AI clusters to come up in Maharashtra; to create 230 million new jobs for India by 2025
As part of his current visit to Dubai, Canada and the United States, the Chief Minister of Maharashtra Devendra Fadnavis is hosting a series of meetings in Quebec with the intent on promoting emerging technologies, especially artificial intelligence (AI). Key among them are the meetings with IVADO and AI Next.
Fadnavis met Vice Premier of Quebec Dominique Anglade, and both agreed to a collaboration between Maharashtra and Quebec to increase increments in AI and Aero, as also promoting AI accelerators like AI Next and IVADO.
IVADO has signed a collaboration agreement with the Department of IT, Maharashtra for setting up an AI accelerator in the state. They also signed a Letter of Intent to become part of the World Organization on AI (Artificial Intelligence – Quebec expertise). Additionally, AI Next has signed an agreement with the Government of Maharashtra’s Department of Information Technology to set up a joint AI accelerator to promote 50 start-up AI units in Maharashtra. It has also been agreed that IVADO and Applied AI Research Institute focused on social good in Mumbai, which was launched in February, will work together to set up AI clusters in Maharashtra in conjunction with IIT Mumbai.

----

_Assignment_: Copy out the whole article about AI clusters in Maharashtra word for word, with nothing changed.

----

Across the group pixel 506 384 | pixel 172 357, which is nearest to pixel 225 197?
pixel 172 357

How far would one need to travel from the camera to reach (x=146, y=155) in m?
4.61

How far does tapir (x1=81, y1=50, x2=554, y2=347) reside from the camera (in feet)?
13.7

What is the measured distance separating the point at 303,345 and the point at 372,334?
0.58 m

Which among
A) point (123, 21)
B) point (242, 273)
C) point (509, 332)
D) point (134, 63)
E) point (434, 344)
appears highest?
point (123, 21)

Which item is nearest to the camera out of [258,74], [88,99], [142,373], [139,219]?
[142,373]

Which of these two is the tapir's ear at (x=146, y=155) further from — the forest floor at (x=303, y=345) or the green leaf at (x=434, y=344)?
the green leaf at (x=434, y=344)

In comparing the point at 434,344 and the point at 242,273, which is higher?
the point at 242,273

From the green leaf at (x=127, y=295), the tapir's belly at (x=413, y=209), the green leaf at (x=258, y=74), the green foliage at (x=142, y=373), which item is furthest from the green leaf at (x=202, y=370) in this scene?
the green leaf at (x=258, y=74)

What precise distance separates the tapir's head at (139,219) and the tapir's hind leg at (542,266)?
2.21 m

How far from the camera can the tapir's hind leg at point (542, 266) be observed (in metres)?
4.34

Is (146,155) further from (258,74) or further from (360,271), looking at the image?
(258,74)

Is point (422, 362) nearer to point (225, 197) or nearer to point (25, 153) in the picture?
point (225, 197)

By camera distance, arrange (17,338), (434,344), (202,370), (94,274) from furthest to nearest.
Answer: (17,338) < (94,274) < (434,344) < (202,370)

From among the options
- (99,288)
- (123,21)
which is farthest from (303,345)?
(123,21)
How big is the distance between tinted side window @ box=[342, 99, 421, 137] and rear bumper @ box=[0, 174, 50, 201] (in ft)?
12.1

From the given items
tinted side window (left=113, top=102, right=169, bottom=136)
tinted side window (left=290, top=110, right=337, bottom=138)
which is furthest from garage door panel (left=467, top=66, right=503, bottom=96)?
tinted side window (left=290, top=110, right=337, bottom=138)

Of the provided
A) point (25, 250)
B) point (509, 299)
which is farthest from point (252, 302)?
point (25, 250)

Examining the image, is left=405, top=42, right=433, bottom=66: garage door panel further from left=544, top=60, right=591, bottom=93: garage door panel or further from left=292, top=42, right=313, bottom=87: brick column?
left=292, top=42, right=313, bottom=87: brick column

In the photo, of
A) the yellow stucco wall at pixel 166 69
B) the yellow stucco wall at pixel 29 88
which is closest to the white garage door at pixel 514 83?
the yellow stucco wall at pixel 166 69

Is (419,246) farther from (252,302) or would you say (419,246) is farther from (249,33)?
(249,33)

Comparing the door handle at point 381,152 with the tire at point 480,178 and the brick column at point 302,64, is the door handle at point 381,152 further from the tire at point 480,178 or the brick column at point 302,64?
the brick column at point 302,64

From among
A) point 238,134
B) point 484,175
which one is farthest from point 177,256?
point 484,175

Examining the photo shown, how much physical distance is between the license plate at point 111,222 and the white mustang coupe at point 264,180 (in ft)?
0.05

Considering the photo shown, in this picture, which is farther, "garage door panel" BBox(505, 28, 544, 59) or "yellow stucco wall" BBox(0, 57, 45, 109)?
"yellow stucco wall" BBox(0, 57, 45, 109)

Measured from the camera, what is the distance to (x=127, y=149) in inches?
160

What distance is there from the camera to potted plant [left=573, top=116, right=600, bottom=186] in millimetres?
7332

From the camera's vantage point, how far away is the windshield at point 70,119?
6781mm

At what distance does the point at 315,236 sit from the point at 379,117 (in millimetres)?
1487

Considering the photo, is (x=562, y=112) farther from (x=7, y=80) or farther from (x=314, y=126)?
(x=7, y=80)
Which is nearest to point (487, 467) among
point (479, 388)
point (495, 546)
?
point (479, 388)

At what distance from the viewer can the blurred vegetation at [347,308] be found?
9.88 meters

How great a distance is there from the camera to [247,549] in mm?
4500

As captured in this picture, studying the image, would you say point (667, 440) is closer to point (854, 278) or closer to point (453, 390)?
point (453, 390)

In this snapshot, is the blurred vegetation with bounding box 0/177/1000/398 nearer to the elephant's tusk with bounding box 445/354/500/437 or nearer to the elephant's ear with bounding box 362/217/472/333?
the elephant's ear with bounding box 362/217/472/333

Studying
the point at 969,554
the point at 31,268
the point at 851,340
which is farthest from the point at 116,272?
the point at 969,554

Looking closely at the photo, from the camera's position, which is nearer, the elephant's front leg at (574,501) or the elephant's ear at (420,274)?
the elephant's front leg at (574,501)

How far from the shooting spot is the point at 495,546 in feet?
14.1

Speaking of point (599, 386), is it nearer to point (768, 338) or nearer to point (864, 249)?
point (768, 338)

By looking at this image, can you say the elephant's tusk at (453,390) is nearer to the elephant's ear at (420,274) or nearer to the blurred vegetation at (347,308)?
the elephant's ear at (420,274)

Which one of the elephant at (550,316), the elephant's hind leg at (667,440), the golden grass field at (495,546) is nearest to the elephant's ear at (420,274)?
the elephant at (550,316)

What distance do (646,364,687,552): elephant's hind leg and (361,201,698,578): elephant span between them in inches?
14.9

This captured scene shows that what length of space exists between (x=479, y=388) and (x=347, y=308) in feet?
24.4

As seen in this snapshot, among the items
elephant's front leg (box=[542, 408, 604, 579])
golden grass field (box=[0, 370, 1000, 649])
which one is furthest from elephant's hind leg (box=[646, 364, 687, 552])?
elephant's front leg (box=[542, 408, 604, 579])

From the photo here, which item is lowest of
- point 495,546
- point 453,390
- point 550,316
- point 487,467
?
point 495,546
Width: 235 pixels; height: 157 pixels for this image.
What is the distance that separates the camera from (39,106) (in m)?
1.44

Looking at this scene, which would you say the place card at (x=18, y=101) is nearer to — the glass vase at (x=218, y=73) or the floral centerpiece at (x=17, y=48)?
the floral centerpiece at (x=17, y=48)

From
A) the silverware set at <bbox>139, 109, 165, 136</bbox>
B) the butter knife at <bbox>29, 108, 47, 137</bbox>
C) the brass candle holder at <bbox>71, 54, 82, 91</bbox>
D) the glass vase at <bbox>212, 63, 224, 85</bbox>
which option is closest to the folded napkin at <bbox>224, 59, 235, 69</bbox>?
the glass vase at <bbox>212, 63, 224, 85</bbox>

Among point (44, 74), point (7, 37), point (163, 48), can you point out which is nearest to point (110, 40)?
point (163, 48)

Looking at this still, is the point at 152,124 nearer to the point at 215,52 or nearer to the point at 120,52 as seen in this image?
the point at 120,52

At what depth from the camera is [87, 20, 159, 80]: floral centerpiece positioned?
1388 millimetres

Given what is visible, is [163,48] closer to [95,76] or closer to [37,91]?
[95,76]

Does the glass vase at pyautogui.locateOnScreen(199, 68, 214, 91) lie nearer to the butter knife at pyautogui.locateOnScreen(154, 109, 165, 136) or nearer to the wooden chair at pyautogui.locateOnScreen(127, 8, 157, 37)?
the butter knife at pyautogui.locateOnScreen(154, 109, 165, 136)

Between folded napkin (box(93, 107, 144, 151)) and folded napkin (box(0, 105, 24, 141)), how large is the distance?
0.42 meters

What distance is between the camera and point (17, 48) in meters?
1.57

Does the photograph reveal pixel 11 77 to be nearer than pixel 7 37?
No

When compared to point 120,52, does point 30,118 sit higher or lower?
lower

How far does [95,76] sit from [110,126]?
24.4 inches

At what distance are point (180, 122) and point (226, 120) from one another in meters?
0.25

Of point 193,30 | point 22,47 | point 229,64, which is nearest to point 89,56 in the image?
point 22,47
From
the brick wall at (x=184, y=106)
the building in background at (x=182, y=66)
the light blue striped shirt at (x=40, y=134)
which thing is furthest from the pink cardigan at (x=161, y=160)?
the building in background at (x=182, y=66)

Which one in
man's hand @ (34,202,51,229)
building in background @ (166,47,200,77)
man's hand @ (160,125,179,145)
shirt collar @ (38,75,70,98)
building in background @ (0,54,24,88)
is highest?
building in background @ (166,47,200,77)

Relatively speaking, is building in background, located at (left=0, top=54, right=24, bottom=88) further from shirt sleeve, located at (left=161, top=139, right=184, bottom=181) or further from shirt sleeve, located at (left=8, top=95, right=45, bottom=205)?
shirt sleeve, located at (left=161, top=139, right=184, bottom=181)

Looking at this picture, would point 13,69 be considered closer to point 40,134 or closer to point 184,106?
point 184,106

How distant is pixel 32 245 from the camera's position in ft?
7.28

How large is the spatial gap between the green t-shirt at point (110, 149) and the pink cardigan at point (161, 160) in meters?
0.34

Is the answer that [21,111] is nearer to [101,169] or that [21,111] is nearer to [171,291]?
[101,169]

----

_Solution to the problem_:
AI clusters to come up in Maharashtra; to create 230 million new jobs for India by 2025
As part of his current visit to Dubai, Canada and the United States, the Chief Minister of Maharashtra Devendra Fadnavis is hosting a series of meetings in Quebec with the intent on promoting emerging technologies, especially artificial intelligence (AI). Key among them are the meetings with IVADO and AI Next.
Fadnavis met Vice Premier of Quebec Dominique Anglade, and both agreed to a collaboration between Maharashtra and Quebec to increase increments in AI and Aero, as also promoting AI accelerators like AI Next and IVADO.
IVADO has signed a collaboration agreement with the Department of IT, Maharashtra for setting up an AI accelerator in the state. They also signed a Letter of Intent to become part of the World Organization on AI (Artificial Intelligence – Quebec expertise). Additionally, AI Next has signed an agreement with the Government of Maharashtra’s Department of Information Technology to set up a joint AI accelerator to promote 50 start-up AI units in Maharashtra. It has also been agreed that IVADO and Applied AI Research Institute focused on social good in Mumbai, which was launched in February, will work together to set up AI clusters in Maharashtra in conjunction with IIT Mumbai.